Queste modeste riforme sono, quindi, piuttosto onerose. Di conseguenza, lo sforamento dei conti pubblici è continuato già prima che si scatenasse la crisi mondiale. Quest’ultima ha fatto ulteriormente aumentare il deficit, ma non è stata una scelta di sostegno consapevole, keynesiana, nei confronti di una crisi peggiore di quella del 1993. Le cifre sono lampanti: nel budget 2008, il primo firmato dal governo Sarkozy, il deficit è passato dal 2,7 per cento del Pil nel 2007 al 3,4 per cento del 2008. Probabilmente supererà il 6 per cento nel 2009 per arrivare al 7 per cento nel 2010, ben al di là dei deficit generati dalla recessione del 1993. Il debito pubblico ha conosciuto un aumento senza precedenti, passando dal 63,8 per cento del Pil nel 2007 al 68,1 per cento nel 2008 e rischia di superare allegramente l’80 per cento nel 2010.

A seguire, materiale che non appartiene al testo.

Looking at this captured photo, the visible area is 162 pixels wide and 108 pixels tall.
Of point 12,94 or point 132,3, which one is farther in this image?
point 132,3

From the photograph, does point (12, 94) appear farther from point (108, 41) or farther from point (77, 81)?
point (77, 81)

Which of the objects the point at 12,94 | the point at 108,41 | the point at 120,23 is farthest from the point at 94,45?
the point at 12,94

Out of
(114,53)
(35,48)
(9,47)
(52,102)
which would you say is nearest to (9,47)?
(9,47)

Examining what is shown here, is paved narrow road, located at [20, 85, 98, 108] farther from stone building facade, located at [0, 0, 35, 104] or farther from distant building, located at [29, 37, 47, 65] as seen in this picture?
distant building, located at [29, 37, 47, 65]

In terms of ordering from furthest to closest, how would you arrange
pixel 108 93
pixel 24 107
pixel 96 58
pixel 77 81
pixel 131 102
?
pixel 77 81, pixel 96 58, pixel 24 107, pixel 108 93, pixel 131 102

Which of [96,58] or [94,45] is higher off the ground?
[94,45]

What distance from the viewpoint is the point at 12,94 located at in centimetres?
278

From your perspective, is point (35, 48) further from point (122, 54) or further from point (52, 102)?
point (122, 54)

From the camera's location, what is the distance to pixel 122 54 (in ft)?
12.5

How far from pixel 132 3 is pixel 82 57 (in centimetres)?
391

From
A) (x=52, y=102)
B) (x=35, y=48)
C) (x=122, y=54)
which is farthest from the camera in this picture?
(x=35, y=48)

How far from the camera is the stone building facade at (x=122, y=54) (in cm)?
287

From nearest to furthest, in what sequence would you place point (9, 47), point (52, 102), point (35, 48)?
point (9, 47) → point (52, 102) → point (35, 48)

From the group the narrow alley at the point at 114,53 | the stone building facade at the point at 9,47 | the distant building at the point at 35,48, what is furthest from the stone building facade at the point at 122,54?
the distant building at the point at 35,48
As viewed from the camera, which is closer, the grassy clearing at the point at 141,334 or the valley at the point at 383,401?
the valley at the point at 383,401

Certo, la crisi ha giocato la sua parte in tutto questo, ma è una parte modesta rispetto agli altri paesi dell’Ocse : tra il 2008 e il 2010 si registra una variazione di soli 4 punti del Pil in Francia, mentre nei paesi anglosassoni è più del doppio. Ciononostante, quando si uscirà dalla crisi, la Francia si ritroverà con un debito pubblico pari a quelli più alti dei paesi della zona euro (circa l’80per cento). Il debito pubblico francese sarà, a questo punto, elevato quanto quello di quei paesi che durante la recessione hanno fornito un importante sostegno all’economia reale e al settore bancario, come gli Stati Uniti, senza però che l’economia ne abbia potuto beneficiare. E l’esperienza dimostra che è difficilissimo neutralizzare gli aumenti del debito pubblico: durante la recessione del 1993, la Francia era passata da un debito pari al 35,2 per cento del Pil nel 1990 al 55,5 per cento del 1995, senza mai scendere.

IL DOPO-CRISI

All’uscita dalla crisi sarà pertanto urgente rimettere le finanze pubbliche sul cammino di uno sviluppo sostenibile, non tanto per timore di un debito troppo alto che gli investitori rifiuterebbero di acquistare o che non accetterebbero di finanziare se non a un costo troppo elevato, bensì perché un debito pubblico eccessivo paralizza l’azione della politica economica. In effetti, il sostegno all’attività economica in tempi di crisi ha un costo budgetario, così come lo hanno le riforme necessarie alla crescita economica a medio termine, ma le finanze francesi non hanno più margine di manovra. Da tutto ciò traiamo un bilancio generale: sforzo di rilancio minimo durante la crisi, riforme modeste, ma – malgrado tutto – debito gravoso all’uscita della crisi.
Il costo di riassestamento delle finanze pubbliche si annuncia pesante. Ipotizzando una crescita reale del 2 per cento, un tasso d’interesse reale del 2 per cento e un’inflazione al 2 per cento, bisognerà che – senza contare il debito – le finanze possano mantenere, per almeno dieci anni,  eccedenze primarie per più di due punti del Pil, il che equivale a buona parte del gettito proveniente dalle imposte sul reddito di famiglie e società, onde riportare il debito statale al 60 per cento del Pil. Ricordiamoci che, in questi ultimi dieci anni, lo Stato francese è sempre stato in deficit. E ricordiamoci anche che la Francia è al terzo posto in Europa per prelievo fiscale e che quindi non sarà così facile aumentare ulteriormente le tasse.